Porque em junho de 2004, numa madrugada fria e cheia de lua, eu voltava a Bauru pela Rondon, quando avistei algo atravessando a pista lentamente. Era muito grande para um cachorro e muito pequeno para um cavalo. Reduzi imediatamente a velocidade para evitar o acidente e ao mesmo tempo puxei a alavanca para dar luz baixa, o que ajuda a não deixar o animal confuso em sua travessia.
É óbvio que todo o episódio se desenrolou em instantes, coisa de vinte, trinta segundos. Mas é certo que ao passar bem atrás daquela coisa que havia atravessado a estrada, ao observá-la de relance, ao percebê-la agora parada com todo o corpo na direção oposta e apenas a cabeça virada para observar o carro (e talvez a mim!), ao sondar com receio e curiosidade sua fuça de boca semiaberta, tive a certeza (como tenho até hoje!) de que não se tratava de qualquer animal que eu tivesse visto ou imaginado ver um dia.

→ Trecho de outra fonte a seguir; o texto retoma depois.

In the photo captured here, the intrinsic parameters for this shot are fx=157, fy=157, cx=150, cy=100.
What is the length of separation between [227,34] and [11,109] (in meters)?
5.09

Eu tinha atravessado a ponte do rio Batalha e agora estava no início da subida em cujo topo hoje há o pedágio (que na época não existia). Viajava num Corsa mil. Da baixada ao topo o percurso deve ser de uns dois quilômetros. Todos sabem como um carro mil demora para pegar velocidade numa subida quando se encontra desacelerado. Foram os dois quilômetros mais perturbadores da minha vida.
A sensação era de que a coisa vinha no meu encalço. Foi a única vez até hoje em que senti um arrepio atingir até mesmo as sobrancelhas. Rodei o restante a 140 por hora. Se uma viatura policial tivesse tentado me parar, os jornais talvez trouxessem uma história de perseguição na Rondon. Porque eu não iria parar, não. De jeito nenhum.
(Em tempo: eu tenho vários CDs do Zé Ramalho e naquela época eu ouvia muito um que tem a música “Mistérios da meia-noite”. Ficaria bem encaixada no episódio, claro. Mas não vou encaixá-la aqui porque realmente não estava tocando e porque isto não se trata de ficção.)